-- What this exercise asks --
A: In the Seq2Seq notes, rewrite more briefly the block that begins "The input sentence is passed through the Embedding layer" and keep its main facts.
B: Reproduce everything in the Seq2Seq notes from "- Each RNN has" down to "decoder hidden state)".
C: Write what comes next in the Seq2Seq notes, starting after their final line.

──────── Document segment

# Seq2Seq
- Encoder: encodes the source sentence into a *single vector* -> **context vector** (*abstract representation of the input sentence*).
- Decoder: learns to *generate the output sentence* given the context vector, one word at a time

![image.png](attachment:image.png)
- The input sentence is passed through the **Embedding** layer before going through the **RNN**.
- Each RNN has 2 inputs:
 1. The embeddings of the current word
 2. The hidden state of the previous layer h<sub>t-1</sub>
- And outputs: a new hidden state h<sub>t</sub>
- *h<sub>i</sub>* (hidden state) -> the vector representation of the sentence
----------------------
- h<sub>0</sub> of **Encoder** -> initialized to 0 or a learned parameter
- h<sub>0</sub> of **Decoder** -> initialized to Z (the final decoder hidden state)

────────────────
──────── Source information

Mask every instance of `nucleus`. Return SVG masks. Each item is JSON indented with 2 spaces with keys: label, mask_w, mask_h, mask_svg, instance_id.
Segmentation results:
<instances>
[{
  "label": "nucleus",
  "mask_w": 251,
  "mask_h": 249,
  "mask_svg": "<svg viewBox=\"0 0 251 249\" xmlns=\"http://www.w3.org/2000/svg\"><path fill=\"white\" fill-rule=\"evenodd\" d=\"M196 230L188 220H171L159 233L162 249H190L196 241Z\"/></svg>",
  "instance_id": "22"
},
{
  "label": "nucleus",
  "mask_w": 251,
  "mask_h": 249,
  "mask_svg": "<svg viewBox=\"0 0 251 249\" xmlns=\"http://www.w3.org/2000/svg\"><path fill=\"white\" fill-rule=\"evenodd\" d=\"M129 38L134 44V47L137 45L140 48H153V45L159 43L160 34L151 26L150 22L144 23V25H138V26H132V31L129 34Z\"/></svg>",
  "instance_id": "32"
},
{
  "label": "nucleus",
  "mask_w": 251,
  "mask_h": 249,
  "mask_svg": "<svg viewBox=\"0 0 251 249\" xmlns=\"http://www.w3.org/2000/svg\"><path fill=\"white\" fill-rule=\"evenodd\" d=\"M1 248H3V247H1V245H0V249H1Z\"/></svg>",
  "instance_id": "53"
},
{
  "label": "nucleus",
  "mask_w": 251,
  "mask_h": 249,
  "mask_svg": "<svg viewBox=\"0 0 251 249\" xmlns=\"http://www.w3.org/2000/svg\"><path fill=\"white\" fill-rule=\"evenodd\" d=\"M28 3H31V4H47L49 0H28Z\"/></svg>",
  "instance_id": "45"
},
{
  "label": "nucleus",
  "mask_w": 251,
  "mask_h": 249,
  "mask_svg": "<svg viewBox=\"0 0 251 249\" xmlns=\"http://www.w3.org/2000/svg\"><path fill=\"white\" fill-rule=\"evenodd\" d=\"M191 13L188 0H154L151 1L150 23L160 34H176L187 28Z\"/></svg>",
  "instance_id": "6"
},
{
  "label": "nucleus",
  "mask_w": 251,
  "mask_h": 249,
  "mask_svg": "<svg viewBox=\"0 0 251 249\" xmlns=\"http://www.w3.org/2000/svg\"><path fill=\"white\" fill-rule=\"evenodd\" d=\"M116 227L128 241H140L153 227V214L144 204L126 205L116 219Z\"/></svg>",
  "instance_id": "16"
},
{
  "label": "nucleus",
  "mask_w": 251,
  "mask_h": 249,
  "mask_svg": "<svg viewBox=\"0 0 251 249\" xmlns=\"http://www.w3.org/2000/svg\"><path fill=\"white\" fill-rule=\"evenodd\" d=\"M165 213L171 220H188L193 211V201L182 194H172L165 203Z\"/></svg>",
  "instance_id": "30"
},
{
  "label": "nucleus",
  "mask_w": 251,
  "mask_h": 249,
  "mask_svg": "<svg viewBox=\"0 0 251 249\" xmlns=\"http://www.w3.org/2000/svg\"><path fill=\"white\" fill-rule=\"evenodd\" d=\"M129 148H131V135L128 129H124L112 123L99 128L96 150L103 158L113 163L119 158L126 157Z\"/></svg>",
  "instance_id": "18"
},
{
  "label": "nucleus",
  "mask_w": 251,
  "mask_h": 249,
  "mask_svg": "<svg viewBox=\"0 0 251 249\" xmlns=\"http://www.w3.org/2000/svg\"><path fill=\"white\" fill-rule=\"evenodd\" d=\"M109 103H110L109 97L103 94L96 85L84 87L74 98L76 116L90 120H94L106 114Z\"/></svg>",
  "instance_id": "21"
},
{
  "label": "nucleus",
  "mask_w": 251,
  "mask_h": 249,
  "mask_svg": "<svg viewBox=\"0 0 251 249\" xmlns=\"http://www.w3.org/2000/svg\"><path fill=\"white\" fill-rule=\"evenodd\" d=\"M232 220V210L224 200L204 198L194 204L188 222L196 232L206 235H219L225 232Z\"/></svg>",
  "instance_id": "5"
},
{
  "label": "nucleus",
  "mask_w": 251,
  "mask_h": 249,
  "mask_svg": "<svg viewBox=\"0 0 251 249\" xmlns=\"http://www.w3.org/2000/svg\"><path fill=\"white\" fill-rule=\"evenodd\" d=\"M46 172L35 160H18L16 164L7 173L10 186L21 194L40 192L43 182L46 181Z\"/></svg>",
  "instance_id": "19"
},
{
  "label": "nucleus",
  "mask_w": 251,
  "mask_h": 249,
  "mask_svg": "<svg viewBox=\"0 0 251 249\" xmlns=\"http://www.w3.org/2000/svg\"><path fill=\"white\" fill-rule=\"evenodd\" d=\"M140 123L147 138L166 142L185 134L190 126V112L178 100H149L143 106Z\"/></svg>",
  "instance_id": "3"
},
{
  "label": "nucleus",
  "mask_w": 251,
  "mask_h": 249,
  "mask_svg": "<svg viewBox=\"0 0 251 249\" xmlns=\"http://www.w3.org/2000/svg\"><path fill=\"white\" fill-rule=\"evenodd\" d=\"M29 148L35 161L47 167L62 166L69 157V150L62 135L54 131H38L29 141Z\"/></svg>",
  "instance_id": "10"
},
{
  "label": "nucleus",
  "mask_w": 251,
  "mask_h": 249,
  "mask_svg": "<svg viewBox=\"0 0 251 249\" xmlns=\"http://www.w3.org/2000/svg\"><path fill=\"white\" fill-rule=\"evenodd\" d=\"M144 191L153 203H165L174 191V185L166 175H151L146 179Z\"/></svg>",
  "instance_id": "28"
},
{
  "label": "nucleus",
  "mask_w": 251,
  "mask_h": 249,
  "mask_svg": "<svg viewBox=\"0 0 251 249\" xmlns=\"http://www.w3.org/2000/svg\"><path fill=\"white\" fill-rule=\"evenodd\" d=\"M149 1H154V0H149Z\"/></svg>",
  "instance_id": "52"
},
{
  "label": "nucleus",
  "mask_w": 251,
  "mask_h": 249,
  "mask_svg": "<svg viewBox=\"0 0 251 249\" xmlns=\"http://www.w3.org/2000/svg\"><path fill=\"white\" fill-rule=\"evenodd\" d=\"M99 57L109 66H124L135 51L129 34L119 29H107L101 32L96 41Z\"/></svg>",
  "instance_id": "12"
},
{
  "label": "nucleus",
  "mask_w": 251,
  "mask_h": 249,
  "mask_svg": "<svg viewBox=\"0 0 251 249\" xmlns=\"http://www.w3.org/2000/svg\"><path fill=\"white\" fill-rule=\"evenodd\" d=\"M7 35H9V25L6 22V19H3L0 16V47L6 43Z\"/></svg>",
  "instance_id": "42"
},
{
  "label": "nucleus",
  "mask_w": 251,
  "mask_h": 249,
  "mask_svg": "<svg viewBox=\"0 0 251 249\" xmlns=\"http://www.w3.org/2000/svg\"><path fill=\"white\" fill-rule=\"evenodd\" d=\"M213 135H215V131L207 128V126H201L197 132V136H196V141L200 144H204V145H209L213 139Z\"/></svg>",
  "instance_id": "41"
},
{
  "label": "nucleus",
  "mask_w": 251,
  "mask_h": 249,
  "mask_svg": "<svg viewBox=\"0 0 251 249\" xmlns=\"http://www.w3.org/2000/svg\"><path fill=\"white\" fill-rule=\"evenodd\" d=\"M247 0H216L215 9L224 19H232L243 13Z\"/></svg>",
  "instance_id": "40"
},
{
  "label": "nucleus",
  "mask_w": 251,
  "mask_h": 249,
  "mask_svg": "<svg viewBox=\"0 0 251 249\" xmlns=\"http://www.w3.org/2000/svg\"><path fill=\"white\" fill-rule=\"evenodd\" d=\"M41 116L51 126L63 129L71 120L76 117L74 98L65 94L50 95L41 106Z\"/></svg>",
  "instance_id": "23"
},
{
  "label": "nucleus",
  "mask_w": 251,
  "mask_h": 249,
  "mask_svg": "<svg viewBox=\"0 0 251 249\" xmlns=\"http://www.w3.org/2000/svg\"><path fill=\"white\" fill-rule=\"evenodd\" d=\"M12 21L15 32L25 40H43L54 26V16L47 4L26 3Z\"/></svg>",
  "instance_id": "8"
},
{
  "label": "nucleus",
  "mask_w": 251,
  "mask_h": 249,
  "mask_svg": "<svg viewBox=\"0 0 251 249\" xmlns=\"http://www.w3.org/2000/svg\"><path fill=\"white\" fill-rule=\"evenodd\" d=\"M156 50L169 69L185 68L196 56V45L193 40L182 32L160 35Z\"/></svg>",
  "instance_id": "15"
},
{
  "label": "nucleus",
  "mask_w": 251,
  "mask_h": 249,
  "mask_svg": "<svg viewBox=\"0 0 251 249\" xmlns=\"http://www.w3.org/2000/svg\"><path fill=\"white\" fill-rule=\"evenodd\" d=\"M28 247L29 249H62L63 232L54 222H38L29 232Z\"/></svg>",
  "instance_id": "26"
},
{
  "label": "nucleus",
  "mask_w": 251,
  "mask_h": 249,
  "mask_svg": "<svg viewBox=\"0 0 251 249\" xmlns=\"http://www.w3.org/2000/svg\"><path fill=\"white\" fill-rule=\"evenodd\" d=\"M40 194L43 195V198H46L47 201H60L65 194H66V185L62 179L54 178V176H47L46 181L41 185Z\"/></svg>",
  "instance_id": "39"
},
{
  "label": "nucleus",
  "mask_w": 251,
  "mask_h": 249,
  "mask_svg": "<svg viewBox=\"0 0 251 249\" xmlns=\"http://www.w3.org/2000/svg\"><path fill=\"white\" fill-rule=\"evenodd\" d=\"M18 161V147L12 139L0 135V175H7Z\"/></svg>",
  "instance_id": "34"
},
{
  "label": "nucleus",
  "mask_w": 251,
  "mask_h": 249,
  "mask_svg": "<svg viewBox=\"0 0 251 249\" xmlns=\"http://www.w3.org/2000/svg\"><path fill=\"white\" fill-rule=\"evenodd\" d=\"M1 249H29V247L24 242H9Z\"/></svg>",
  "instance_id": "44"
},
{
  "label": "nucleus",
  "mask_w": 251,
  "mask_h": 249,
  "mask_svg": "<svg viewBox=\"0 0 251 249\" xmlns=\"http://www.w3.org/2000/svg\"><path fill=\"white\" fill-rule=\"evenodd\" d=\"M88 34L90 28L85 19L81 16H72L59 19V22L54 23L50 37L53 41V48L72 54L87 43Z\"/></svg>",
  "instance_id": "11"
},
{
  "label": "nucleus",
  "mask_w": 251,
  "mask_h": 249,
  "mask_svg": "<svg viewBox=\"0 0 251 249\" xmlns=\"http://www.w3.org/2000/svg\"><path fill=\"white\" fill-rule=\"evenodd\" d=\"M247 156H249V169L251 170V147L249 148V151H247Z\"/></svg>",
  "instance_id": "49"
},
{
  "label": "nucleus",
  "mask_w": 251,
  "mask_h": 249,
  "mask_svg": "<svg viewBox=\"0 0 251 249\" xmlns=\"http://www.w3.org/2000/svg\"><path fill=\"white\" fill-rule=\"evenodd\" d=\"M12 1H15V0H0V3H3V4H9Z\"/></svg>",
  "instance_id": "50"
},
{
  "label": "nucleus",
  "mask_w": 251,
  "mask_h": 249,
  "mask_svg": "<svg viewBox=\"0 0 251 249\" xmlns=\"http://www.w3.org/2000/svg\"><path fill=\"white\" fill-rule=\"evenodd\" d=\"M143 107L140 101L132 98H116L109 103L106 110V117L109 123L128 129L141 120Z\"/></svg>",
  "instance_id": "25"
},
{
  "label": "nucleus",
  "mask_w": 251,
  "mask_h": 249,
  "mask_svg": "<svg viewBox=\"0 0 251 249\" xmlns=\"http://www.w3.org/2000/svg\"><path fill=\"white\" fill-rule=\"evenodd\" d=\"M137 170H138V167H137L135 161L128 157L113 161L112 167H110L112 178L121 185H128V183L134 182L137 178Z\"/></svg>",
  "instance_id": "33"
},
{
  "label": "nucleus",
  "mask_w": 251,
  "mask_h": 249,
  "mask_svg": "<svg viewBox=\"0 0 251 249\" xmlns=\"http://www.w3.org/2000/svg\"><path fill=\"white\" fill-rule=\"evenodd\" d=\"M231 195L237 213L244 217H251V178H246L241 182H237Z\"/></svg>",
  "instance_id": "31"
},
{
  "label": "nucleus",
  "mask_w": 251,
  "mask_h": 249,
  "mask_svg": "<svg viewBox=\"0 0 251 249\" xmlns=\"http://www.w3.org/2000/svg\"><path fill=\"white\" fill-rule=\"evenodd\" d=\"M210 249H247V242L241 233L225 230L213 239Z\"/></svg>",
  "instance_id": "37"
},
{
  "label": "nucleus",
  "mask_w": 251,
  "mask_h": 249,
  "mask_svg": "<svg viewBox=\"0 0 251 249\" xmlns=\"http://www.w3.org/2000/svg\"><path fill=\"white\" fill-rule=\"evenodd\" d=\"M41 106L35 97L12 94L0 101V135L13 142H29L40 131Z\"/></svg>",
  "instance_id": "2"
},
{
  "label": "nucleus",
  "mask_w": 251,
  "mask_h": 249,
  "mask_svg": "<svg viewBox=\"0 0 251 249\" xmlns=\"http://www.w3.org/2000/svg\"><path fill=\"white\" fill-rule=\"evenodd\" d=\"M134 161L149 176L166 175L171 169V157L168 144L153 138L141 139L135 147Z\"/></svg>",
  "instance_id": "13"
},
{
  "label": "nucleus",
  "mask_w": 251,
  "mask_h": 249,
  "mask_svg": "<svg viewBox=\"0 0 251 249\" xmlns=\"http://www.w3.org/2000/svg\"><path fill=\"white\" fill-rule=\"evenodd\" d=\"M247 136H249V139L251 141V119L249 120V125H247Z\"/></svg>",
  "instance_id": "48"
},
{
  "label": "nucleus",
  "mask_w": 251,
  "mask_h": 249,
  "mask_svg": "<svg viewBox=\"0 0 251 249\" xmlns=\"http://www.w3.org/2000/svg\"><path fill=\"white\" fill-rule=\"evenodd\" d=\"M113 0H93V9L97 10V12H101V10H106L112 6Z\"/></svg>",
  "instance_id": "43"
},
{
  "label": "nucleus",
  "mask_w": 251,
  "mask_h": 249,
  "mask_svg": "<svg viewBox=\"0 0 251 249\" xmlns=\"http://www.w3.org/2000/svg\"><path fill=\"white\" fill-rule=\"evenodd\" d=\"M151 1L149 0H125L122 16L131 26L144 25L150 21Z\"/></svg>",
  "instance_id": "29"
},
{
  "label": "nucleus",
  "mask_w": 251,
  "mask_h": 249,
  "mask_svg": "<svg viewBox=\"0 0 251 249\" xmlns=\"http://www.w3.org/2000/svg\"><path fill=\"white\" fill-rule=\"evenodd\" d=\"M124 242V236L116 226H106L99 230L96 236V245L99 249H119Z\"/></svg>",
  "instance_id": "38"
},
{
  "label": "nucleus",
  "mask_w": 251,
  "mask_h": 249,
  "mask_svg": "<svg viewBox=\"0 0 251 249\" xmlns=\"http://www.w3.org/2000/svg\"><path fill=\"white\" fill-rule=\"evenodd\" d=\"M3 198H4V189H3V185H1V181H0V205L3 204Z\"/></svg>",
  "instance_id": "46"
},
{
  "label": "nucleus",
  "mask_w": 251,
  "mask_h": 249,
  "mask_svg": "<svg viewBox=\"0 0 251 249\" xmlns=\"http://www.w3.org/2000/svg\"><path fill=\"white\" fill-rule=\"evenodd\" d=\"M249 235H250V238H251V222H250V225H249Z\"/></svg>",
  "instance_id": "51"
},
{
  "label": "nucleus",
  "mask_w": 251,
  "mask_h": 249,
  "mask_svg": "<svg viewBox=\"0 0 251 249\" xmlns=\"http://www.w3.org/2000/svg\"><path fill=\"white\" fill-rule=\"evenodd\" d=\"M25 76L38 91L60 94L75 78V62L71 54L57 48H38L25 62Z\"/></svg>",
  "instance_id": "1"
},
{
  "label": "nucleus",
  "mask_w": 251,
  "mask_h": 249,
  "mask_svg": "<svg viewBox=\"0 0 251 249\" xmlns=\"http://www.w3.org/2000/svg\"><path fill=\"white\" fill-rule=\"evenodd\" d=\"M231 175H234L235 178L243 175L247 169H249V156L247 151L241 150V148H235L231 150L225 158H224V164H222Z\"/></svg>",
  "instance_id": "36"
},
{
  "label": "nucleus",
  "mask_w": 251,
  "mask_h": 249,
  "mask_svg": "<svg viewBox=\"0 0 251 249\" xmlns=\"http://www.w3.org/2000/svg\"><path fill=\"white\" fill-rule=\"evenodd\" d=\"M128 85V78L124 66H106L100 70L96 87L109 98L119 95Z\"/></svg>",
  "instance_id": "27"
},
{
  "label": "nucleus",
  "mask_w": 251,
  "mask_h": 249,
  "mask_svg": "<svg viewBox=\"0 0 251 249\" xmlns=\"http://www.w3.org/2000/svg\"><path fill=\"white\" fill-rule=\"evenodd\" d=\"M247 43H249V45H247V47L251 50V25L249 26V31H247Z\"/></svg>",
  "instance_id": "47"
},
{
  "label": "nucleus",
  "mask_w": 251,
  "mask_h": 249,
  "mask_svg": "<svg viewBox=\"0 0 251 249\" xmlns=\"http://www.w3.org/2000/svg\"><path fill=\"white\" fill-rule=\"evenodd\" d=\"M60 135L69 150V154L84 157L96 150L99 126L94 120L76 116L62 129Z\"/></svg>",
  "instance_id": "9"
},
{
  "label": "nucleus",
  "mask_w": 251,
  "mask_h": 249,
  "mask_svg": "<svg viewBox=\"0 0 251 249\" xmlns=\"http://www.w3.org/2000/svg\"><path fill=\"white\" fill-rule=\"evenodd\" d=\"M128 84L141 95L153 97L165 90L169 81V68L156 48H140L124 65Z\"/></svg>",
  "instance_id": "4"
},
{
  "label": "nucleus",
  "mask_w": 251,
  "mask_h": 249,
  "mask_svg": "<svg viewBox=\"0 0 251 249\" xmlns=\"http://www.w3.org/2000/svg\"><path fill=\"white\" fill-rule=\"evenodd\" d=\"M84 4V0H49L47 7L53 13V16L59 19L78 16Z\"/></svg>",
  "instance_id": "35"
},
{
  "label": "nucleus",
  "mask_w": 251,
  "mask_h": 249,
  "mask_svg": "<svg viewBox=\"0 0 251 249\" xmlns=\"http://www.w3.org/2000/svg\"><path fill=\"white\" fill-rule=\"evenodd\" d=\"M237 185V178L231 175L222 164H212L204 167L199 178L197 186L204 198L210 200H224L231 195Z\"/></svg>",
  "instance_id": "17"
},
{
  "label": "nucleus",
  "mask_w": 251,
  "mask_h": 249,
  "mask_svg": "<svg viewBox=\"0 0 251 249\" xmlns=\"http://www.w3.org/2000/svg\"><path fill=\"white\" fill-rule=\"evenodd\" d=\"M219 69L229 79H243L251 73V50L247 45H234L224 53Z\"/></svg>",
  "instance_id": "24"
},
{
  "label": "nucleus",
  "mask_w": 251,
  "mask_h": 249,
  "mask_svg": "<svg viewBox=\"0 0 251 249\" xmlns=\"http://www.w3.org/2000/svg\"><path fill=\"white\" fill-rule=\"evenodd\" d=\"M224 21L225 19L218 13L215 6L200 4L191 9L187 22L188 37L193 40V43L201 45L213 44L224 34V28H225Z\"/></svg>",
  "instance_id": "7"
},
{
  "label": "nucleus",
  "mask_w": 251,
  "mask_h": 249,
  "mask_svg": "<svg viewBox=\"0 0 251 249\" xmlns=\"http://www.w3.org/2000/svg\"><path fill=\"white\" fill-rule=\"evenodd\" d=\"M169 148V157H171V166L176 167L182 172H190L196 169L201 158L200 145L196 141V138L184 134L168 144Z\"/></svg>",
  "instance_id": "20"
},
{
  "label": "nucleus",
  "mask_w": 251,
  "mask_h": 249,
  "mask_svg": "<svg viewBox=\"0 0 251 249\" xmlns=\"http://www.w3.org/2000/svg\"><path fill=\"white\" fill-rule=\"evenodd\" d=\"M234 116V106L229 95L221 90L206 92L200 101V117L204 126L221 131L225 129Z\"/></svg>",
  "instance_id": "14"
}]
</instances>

────────────────

-- Answers provided --
A: Each word first passes through an Embedding layer and then into the RNN. At each step, the RNN takes two inputs: the current word's embedding and the previous hidden state, h(t-1). It outputs a new hidden state, h(t). The hidden states serve as the vector representation of the sentence.

B:
- Each RNN has 2 inputs:
 1. The embeddings of the current word
 2. The hidden state of the previous layer h<sub>t-1</sub>
- And outputs: a new hidden state h<sub>t</sub>
- *h<sub>i</sub>* (hidden state) -> the vector representation of the sentence
----------------------
- h<sub>0</sub> of **Encoder** -> initialized to 0 or a learned parameter
- h<sub>0</sub> of **Decoder** -> initialized to Z (the final decoder hidden state)

C:
-------------------------
#### Teacher Forcing 
- While training: sometimes using the ground truth next word in the sequence y<sub>t</sub> and sometimes use the word predicted by our decoder y_pred<sub>t-1</sub>

# Preparing Data 

In [8]:
# !pip install torchtext==0.5
# !python -m spacy download en
# !python -m spacy download de

In [9]:
import torch
import torch.nn as nn
import torch.optim as optim

from torchtext.datasets import Multi30k
from torchtext.data import Field, BucketIterator

import spacy
import numpy as np

import random
import math
import time

In [10]:
SEED = 1234

random.seed(SEED)
np.random.seed(SEED)
torch.manual_seed(SEED)
torch.cuda.manual_seed(SEED)
torch.backends.cudnn.deterministic=True

In [11]:
# loading spacy models
spacy_de = spacy.load('de')
spacy_en = spacy.load('en')

In [23]:
def tokenize_de(text):
    return [tok.text for tok in spacy_de.tokenizer(text)][::-1] # reverse the order of the input to increase many short term dependencies (from paper)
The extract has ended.